I constantly revisit all of my imagery. The psyche has no age! The current climate of warfare stirs the familiar outrage from my early career— and Cockman continues to emerge! These resurrections in my artwork deliberately address the fact that we’re dealing with the same issues today. My current exhibition at Mary Boone Gallery Dicks of Death deals with this head-on. My God, there are so many double and triple entendres!
In the US, we now have a ‘volunteer army’ that’s based on class. While making The Fuck Vietnam series, on the other hand, the catalyst of protest was the college-age draft. That’s a big difference between then and now—and relates directly to the underlining apathy today. Cockman was originally made in response to the reactionary governor George Wallace of Alabama, now we have Donald Trump, Ted Cruz, Marco Rubio, and the current tagline is “Cockman Always Rises.” An artist develops his or her own visual language over a lifetime; I am working within my own vocabulary that I have fine-tuned for over more than fifty years.

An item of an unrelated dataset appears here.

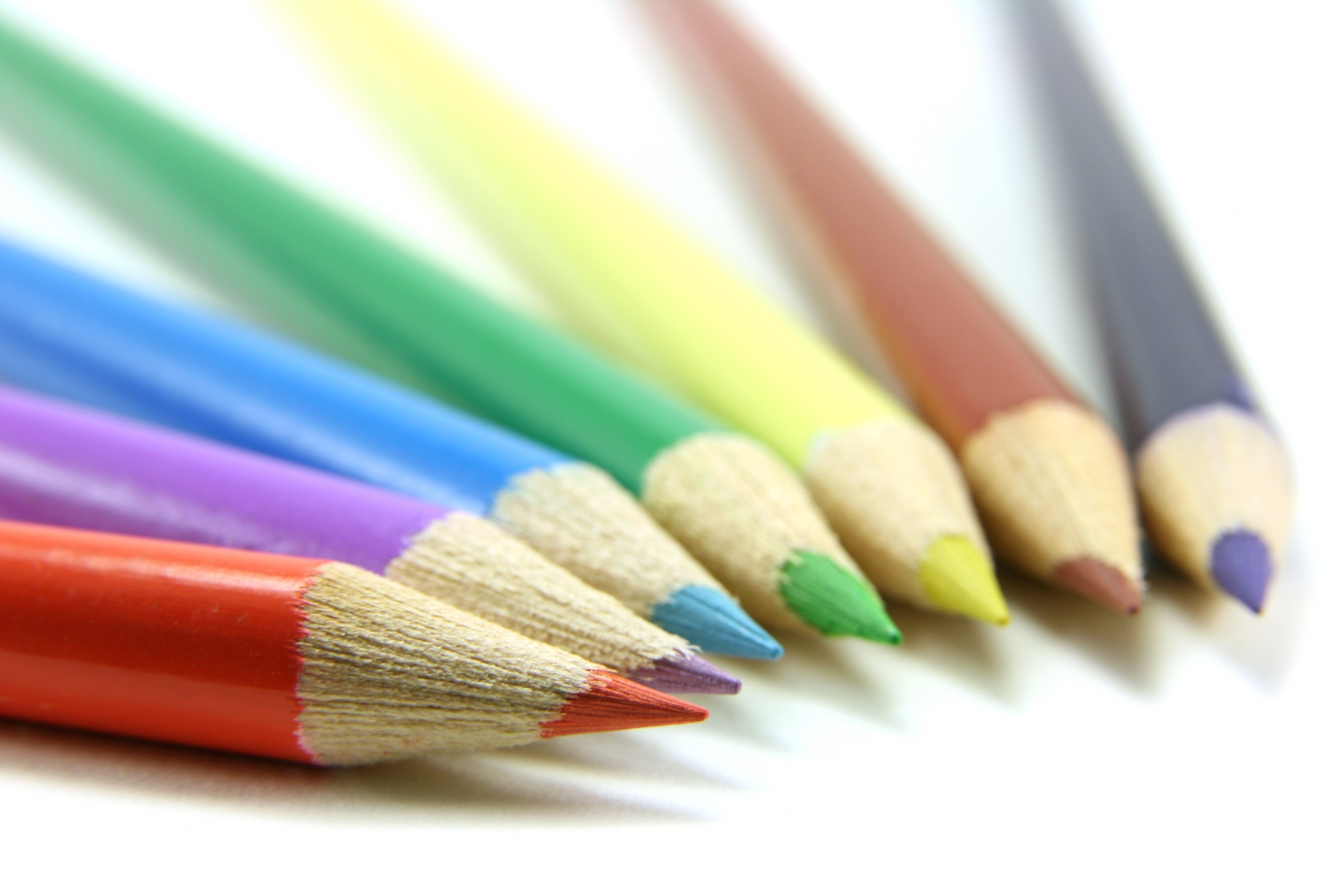 web-site-can-we-help-crayons-image-030307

In the exhibition at Kunsthall Stavanger, there are two large paintings that, though created 48 years apart, are strikingly similar in both content and appearance – Vietnam Salute and Isis Gunk. Can you discuss the relationship between these two works and the impetus behind their creation?
No imagery can be as crude as war. In the exhibition at Kunsthall Stavanger there are two different paintings, both dealing with rage, sexuality, humor, and taboos. These are themes that I will constantly revisit and remix.

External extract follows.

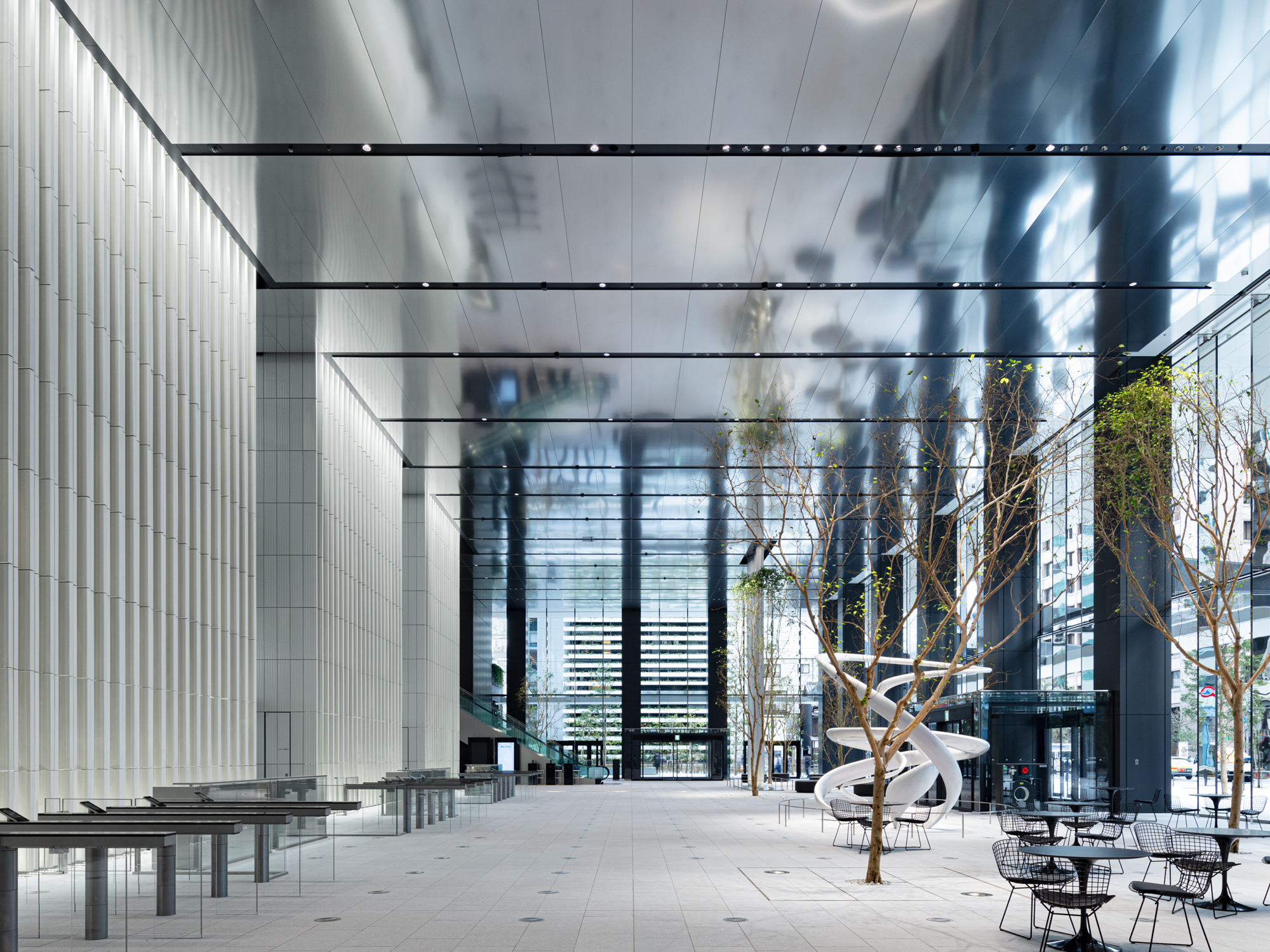 クリストフ・インゲンホーフェン | 虎ノ門ヒルズ ビジネスタワー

Bernstein (born 1942, Newark, New Jersey) has lived and worked in New York City since 1967. She received an MFA from Yale University School of Art in 1967. Bernstein was a founding member of A.I.R. Gallery as well as an early member of many art and activist organizations including Guerrilla Girls, Art Workers’ Coalition, and Fight Censorship.
Solo exhibitions include the New Museum, New York; Mitchell Algus Gallery, New York; The Box, Los Angeles; and Mary Boone, New York. Her work has been included in group exhibitions such as The Comfort of Strangers at MoMA PS1, New York; The Last Newspaper at the New Museum, New York; and The Historical Box, at Hauser & Wirth, Zurich and London. Her works are in the collections of the Museum of Modern Art, the Whitney Museum of American Art, the Brooklyn Museum, the Jewish Museum, and Yale University Art Gallery.